- TEXTE FOURNI:
'''

Alors, je les écoute, chacun leur tour, dans un brouhaha ambiant, fidèle à la prison. Bien sûr, il y a Alain, le plus âgé, notre orateur. A chaque réflexion, questionnement, les regards se tournent vers lui. Comme si, chacun avait besoin de son acquiescement pour s’exprimer. Mais l’essentiel est là, nous échangeons, les avis ne divergent pas.
Tous ont conscience d’une chose : la prison déshumanise, désocialise, pire : elle infantilise.
Dylan, Kevin et Morgan me rejoignent sur une idée, la perte de notre dignité lors des fouilles quasi systématiques. Chacun redevient, quatre heures par jour un père, un homme, un ami, un collègue de travail, un confident… quatre heures à être “humain” balayées par cinq minutes de fouille lors de retour à la détention.
À nouveau nos voix s’élèvent sur nos conditions d’hébergement. Chacun y va de sa petite touche personnelle, comme s’il ne fallait rien oublier, ne rien laisser passer : un quartier insalubre, vétuste, au mobilier obsolète, rongé par l’humidité. Une salle d’eau quasi inaccessible, couverte de salpêtre. L’impossibilité d’accéder aux cantines afin d’améliorer notre ordinaire.

'''

- EXERCICES:
1. Répondez à ces questions à partir du texte sur la prison.
(a) Qui est le plus âgé du groupe ?
(b) Combien d'heures par jour chacun redevient-il un père, un homme, un ami ?
(c) De quoi la salle d'eau est-elle couverte ?
2. Écrivez la suite du texte sur la prison, à partir de sa dernière phrase.
Les lignes ci-dessous ne servent pas pour ce travail.

- DONNÉES FOURNIES:
'''

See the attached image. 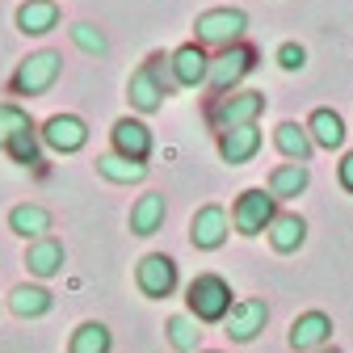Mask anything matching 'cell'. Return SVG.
<instances>
[{"mask_svg":"<svg viewBox=\"0 0 353 353\" xmlns=\"http://www.w3.org/2000/svg\"><path fill=\"white\" fill-rule=\"evenodd\" d=\"M172 88H181V84H176V76H172V59L152 55L135 76H130L126 93H130V105H135V110L152 114V110L164 105V97H172Z\"/></svg>","mask_w":353,"mask_h":353,"instance_id":"6da1fadb","label":"cell"},{"mask_svg":"<svg viewBox=\"0 0 353 353\" xmlns=\"http://www.w3.org/2000/svg\"><path fill=\"white\" fill-rule=\"evenodd\" d=\"M190 299V316L198 320V324H219V320H228V312H232V286L219 278V274H198L194 282H190V290H185Z\"/></svg>","mask_w":353,"mask_h":353,"instance_id":"7a4b0ae2","label":"cell"},{"mask_svg":"<svg viewBox=\"0 0 353 353\" xmlns=\"http://www.w3.org/2000/svg\"><path fill=\"white\" fill-rule=\"evenodd\" d=\"M248 30V13L244 9H206L198 13L194 21V38H198V47H236V42L244 38Z\"/></svg>","mask_w":353,"mask_h":353,"instance_id":"3957f363","label":"cell"},{"mask_svg":"<svg viewBox=\"0 0 353 353\" xmlns=\"http://www.w3.org/2000/svg\"><path fill=\"white\" fill-rule=\"evenodd\" d=\"M63 72V55L59 51H34L30 59L17 63L13 72V93L17 97H38V93H47V88L59 80Z\"/></svg>","mask_w":353,"mask_h":353,"instance_id":"277c9868","label":"cell"},{"mask_svg":"<svg viewBox=\"0 0 353 353\" xmlns=\"http://www.w3.org/2000/svg\"><path fill=\"white\" fill-rule=\"evenodd\" d=\"M278 198L274 194H265V190H244L232 206V223L240 236H261V232H270V223L278 219Z\"/></svg>","mask_w":353,"mask_h":353,"instance_id":"5b68a950","label":"cell"},{"mask_svg":"<svg viewBox=\"0 0 353 353\" xmlns=\"http://www.w3.org/2000/svg\"><path fill=\"white\" fill-rule=\"evenodd\" d=\"M265 114V93H256V88H240V93H223L219 97V105L210 110L214 126L219 130H232V126H256V118Z\"/></svg>","mask_w":353,"mask_h":353,"instance_id":"8992f818","label":"cell"},{"mask_svg":"<svg viewBox=\"0 0 353 353\" xmlns=\"http://www.w3.org/2000/svg\"><path fill=\"white\" fill-rule=\"evenodd\" d=\"M252 63H256V55H252V47H244V42H236V47H228L219 59H210V88L219 97L223 93H236V84L252 72Z\"/></svg>","mask_w":353,"mask_h":353,"instance_id":"52a82bcc","label":"cell"},{"mask_svg":"<svg viewBox=\"0 0 353 353\" xmlns=\"http://www.w3.org/2000/svg\"><path fill=\"white\" fill-rule=\"evenodd\" d=\"M135 282L148 299H168L176 290V261L164 256V252H148L135 270Z\"/></svg>","mask_w":353,"mask_h":353,"instance_id":"ba28073f","label":"cell"},{"mask_svg":"<svg viewBox=\"0 0 353 353\" xmlns=\"http://www.w3.org/2000/svg\"><path fill=\"white\" fill-rule=\"evenodd\" d=\"M38 135H42V143H47L51 152L72 156V152H80V148L88 143V126H84V118H76V114H55V118H47V126H42Z\"/></svg>","mask_w":353,"mask_h":353,"instance_id":"9c48e42d","label":"cell"},{"mask_svg":"<svg viewBox=\"0 0 353 353\" xmlns=\"http://www.w3.org/2000/svg\"><path fill=\"white\" fill-rule=\"evenodd\" d=\"M190 240L202 252H214L219 244H223L228 240V214H223V206H202L190 219Z\"/></svg>","mask_w":353,"mask_h":353,"instance_id":"30bf717a","label":"cell"},{"mask_svg":"<svg viewBox=\"0 0 353 353\" xmlns=\"http://www.w3.org/2000/svg\"><path fill=\"white\" fill-rule=\"evenodd\" d=\"M265 320H270V307H265V299H240L232 312H228V336L232 341H252L261 328H265Z\"/></svg>","mask_w":353,"mask_h":353,"instance_id":"8fae6325","label":"cell"},{"mask_svg":"<svg viewBox=\"0 0 353 353\" xmlns=\"http://www.w3.org/2000/svg\"><path fill=\"white\" fill-rule=\"evenodd\" d=\"M168 59H172V76H176V84H181V88H198V84L210 80V59H206V51L198 47V42L176 47Z\"/></svg>","mask_w":353,"mask_h":353,"instance_id":"7c38bea8","label":"cell"},{"mask_svg":"<svg viewBox=\"0 0 353 353\" xmlns=\"http://www.w3.org/2000/svg\"><path fill=\"white\" fill-rule=\"evenodd\" d=\"M110 135H114V152L118 156H130V160H139V164L152 156V130L139 118H118Z\"/></svg>","mask_w":353,"mask_h":353,"instance_id":"4fadbf2b","label":"cell"},{"mask_svg":"<svg viewBox=\"0 0 353 353\" xmlns=\"http://www.w3.org/2000/svg\"><path fill=\"white\" fill-rule=\"evenodd\" d=\"M328 336H332V320H328L324 312H307V316H299V320L290 324V345H294L299 353H316V349H324Z\"/></svg>","mask_w":353,"mask_h":353,"instance_id":"5bb4252c","label":"cell"},{"mask_svg":"<svg viewBox=\"0 0 353 353\" xmlns=\"http://www.w3.org/2000/svg\"><path fill=\"white\" fill-rule=\"evenodd\" d=\"M261 148V130L256 126H232V130H219V156L228 164H244L252 160Z\"/></svg>","mask_w":353,"mask_h":353,"instance_id":"9a60e30c","label":"cell"},{"mask_svg":"<svg viewBox=\"0 0 353 353\" xmlns=\"http://www.w3.org/2000/svg\"><path fill=\"white\" fill-rule=\"evenodd\" d=\"M63 261H68L63 244L51 240V236H42V240H34L30 252H26V270H30L34 278H55V274L63 270Z\"/></svg>","mask_w":353,"mask_h":353,"instance_id":"2e32d148","label":"cell"},{"mask_svg":"<svg viewBox=\"0 0 353 353\" xmlns=\"http://www.w3.org/2000/svg\"><path fill=\"white\" fill-rule=\"evenodd\" d=\"M164 214H168L164 194H143L135 206H130V236H156Z\"/></svg>","mask_w":353,"mask_h":353,"instance_id":"e0dca14e","label":"cell"},{"mask_svg":"<svg viewBox=\"0 0 353 353\" xmlns=\"http://www.w3.org/2000/svg\"><path fill=\"white\" fill-rule=\"evenodd\" d=\"M9 228L17 236H26V240H42V236L51 232V210L47 206H34V202H21V206L9 210Z\"/></svg>","mask_w":353,"mask_h":353,"instance_id":"ac0fdd59","label":"cell"},{"mask_svg":"<svg viewBox=\"0 0 353 353\" xmlns=\"http://www.w3.org/2000/svg\"><path fill=\"white\" fill-rule=\"evenodd\" d=\"M97 172L114 185H139L148 176V164L130 160V156H118V152H105V156H97Z\"/></svg>","mask_w":353,"mask_h":353,"instance_id":"d6986e66","label":"cell"},{"mask_svg":"<svg viewBox=\"0 0 353 353\" xmlns=\"http://www.w3.org/2000/svg\"><path fill=\"white\" fill-rule=\"evenodd\" d=\"M307 135H312V143H316V148L336 152V148L345 143V122H341V114H336V110H316V114H312V122H307Z\"/></svg>","mask_w":353,"mask_h":353,"instance_id":"ffe728a7","label":"cell"},{"mask_svg":"<svg viewBox=\"0 0 353 353\" xmlns=\"http://www.w3.org/2000/svg\"><path fill=\"white\" fill-rule=\"evenodd\" d=\"M17 26H21V34H47L59 26V5L55 0H26L17 9Z\"/></svg>","mask_w":353,"mask_h":353,"instance_id":"44dd1931","label":"cell"},{"mask_svg":"<svg viewBox=\"0 0 353 353\" xmlns=\"http://www.w3.org/2000/svg\"><path fill=\"white\" fill-rule=\"evenodd\" d=\"M274 143H278V152L290 160V164H307V156H312V135H307V126H299V122H282L278 130H274Z\"/></svg>","mask_w":353,"mask_h":353,"instance_id":"7402d4cb","label":"cell"},{"mask_svg":"<svg viewBox=\"0 0 353 353\" xmlns=\"http://www.w3.org/2000/svg\"><path fill=\"white\" fill-rule=\"evenodd\" d=\"M270 244L278 252H299L307 244V223H303V214H278L274 223H270Z\"/></svg>","mask_w":353,"mask_h":353,"instance_id":"603a6c76","label":"cell"},{"mask_svg":"<svg viewBox=\"0 0 353 353\" xmlns=\"http://www.w3.org/2000/svg\"><path fill=\"white\" fill-rule=\"evenodd\" d=\"M9 307L21 320H38V316H47L55 307V299H51V290H42V286H17L9 294Z\"/></svg>","mask_w":353,"mask_h":353,"instance_id":"cb8c5ba5","label":"cell"},{"mask_svg":"<svg viewBox=\"0 0 353 353\" xmlns=\"http://www.w3.org/2000/svg\"><path fill=\"white\" fill-rule=\"evenodd\" d=\"M307 181H312L307 164H282V168H274V176H270V194H274V198H299V194L307 190Z\"/></svg>","mask_w":353,"mask_h":353,"instance_id":"d4e9b609","label":"cell"},{"mask_svg":"<svg viewBox=\"0 0 353 353\" xmlns=\"http://www.w3.org/2000/svg\"><path fill=\"white\" fill-rule=\"evenodd\" d=\"M110 328L105 324H97V320H88V324H80L76 332H72V345H68V353H110Z\"/></svg>","mask_w":353,"mask_h":353,"instance_id":"484cf974","label":"cell"},{"mask_svg":"<svg viewBox=\"0 0 353 353\" xmlns=\"http://www.w3.org/2000/svg\"><path fill=\"white\" fill-rule=\"evenodd\" d=\"M168 341H172V349H181V353H198V341H202L198 320L194 316H172L168 320Z\"/></svg>","mask_w":353,"mask_h":353,"instance_id":"4316f807","label":"cell"},{"mask_svg":"<svg viewBox=\"0 0 353 353\" xmlns=\"http://www.w3.org/2000/svg\"><path fill=\"white\" fill-rule=\"evenodd\" d=\"M26 126H34V122H30V114H26L21 105L0 101V148H9V143H13V135H21Z\"/></svg>","mask_w":353,"mask_h":353,"instance_id":"83f0119b","label":"cell"},{"mask_svg":"<svg viewBox=\"0 0 353 353\" xmlns=\"http://www.w3.org/2000/svg\"><path fill=\"white\" fill-rule=\"evenodd\" d=\"M68 34H72V42H76L84 55H105V51H110V38H105L97 26H88V21H76Z\"/></svg>","mask_w":353,"mask_h":353,"instance_id":"f1b7e54d","label":"cell"},{"mask_svg":"<svg viewBox=\"0 0 353 353\" xmlns=\"http://www.w3.org/2000/svg\"><path fill=\"white\" fill-rule=\"evenodd\" d=\"M38 139H42L38 130H34V126H26L21 135H13V143H9L5 152H9L17 164H38Z\"/></svg>","mask_w":353,"mask_h":353,"instance_id":"f546056e","label":"cell"},{"mask_svg":"<svg viewBox=\"0 0 353 353\" xmlns=\"http://www.w3.org/2000/svg\"><path fill=\"white\" fill-rule=\"evenodd\" d=\"M278 63H282L286 72H303V63H307V51L299 47V42H282V47H278Z\"/></svg>","mask_w":353,"mask_h":353,"instance_id":"4dcf8cb0","label":"cell"},{"mask_svg":"<svg viewBox=\"0 0 353 353\" xmlns=\"http://www.w3.org/2000/svg\"><path fill=\"white\" fill-rule=\"evenodd\" d=\"M341 185H345V190L353 194V152H349V156L341 160Z\"/></svg>","mask_w":353,"mask_h":353,"instance_id":"1f68e13d","label":"cell"},{"mask_svg":"<svg viewBox=\"0 0 353 353\" xmlns=\"http://www.w3.org/2000/svg\"><path fill=\"white\" fill-rule=\"evenodd\" d=\"M316 353H336V349H328V345H324V349H316Z\"/></svg>","mask_w":353,"mask_h":353,"instance_id":"d6a6232c","label":"cell"},{"mask_svg":"<svg viewBox=\"0 0 353 353\" xmlns=\"http://www.w3.org/2000/svg\"><path fill=\"white\" fill-rule=\"evenodd\" d=\"M198 353H214V349H198Z\"/></svg>","mask_w":353,"mask_h":353,"instance_id":"836d02e7","label":"cell"}]
</instances>
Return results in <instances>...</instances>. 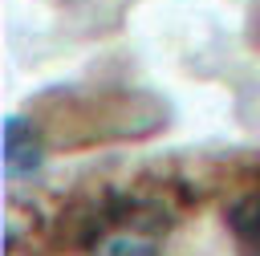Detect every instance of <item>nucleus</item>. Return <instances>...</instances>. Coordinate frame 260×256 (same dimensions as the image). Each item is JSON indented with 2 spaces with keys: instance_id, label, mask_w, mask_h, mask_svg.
<instances>
[{
  "instance_id": "nucleus-1",
  "label": "nucleus",
  "mask_w": 260,
  "mask_h": 256,
  "mask_svg": "<svg viewBox=\"0 0 260 256\" xmlns=\"http://www.w3.org/2000/svg\"><path fill=\"white\" fill-rule=\"evenodd\" d=\"M171 223L175 219L167 203L150 195H114L102 203V211H93L85 232V252L89 256H158Z\"/></svg>"
},
{
  "instance_id": "nucleus-2",
  "label": "nucleus",
  "mask_w": 260,
  "mask_h": 256,
  "mask_svg": "<svg viewBox=\"0 0 260 256\" xmlns=\"http://www.w3.org/2000/svg\"><path fill=\"white\" fill-rule=\"evenodd\" d=\"M41 167V134L28 118L8 114L4 118V179L16 183Z\"/></svg>"
},
{
  "instance_id": "nucleus-3",
  "label": "nucleus",
  "mask_w": 260,
  "mask_h": 256,
  "mask_svg": "<svg viewBox=\"0 0 260 256\" xmlns=\"http://www.w3.org/2000/svg\"><path fill=\"white\" fill-rule=\"evenodd\" d=\"M228 228L240 256H260V187L236 199V207L228 211Z\"/></svg>"
}]
</instances>
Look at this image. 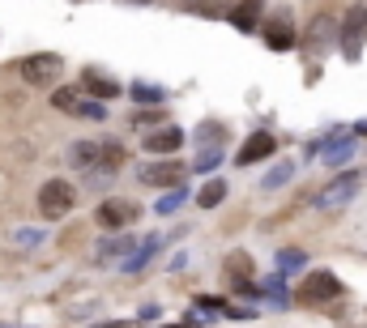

'''

- RÉPONSES DANS L'ORDRE:
1.
(a) Alain.
(b) Quatre heures.
(c) De salpêtre.

2.
Mais surtout et avant tout, l’irrespect total des horaires : des retards plus que fréquents entraînant des pénibilités à l’extérieur, jusqu’à des pertes d’emploi.
Oui, car une partie de nous est une personne à l’extérieur avec ses contraintes et ses obligations. Une personne… pas un numéro d’écrou… que c’est bon de pouvoir l’écrire !
Il y aurait tant à écrire, mais je citerai une fois de plus le fondateur du Secours catholique : “L’exacte balance est le symbole de la justice. La charité, elle, n’a pas de balance. Elle ne pèse personne. Mais tous au dernier jour, nous serons pesés sur la charité”.
Il est à noter que notre liberté nous a été retirée. Nous n’attendons pas la charité, mais la justice.
Accordez-nous notre dignité d’homme. Rien ne justifie une décision inhumaine ou dégradante. A ce titre, j’ai une pensée pour Fabrice, ancien “semi-lib” qui s’est vu refuser une modification de son emploi du temps afin de participer au retour à son domicile de sa mère, gravement malade.
Nos déceptions, nos doutes, nos colères face à l’injustice pourraient se transformer en haine, en mépris, en violence. Pourtant il n’en est rien. Mesdames et messieurs les décisionnaires, nous vous remercions, car vous nous avez accordé le plus beau des cadeaux : vivre ensemble !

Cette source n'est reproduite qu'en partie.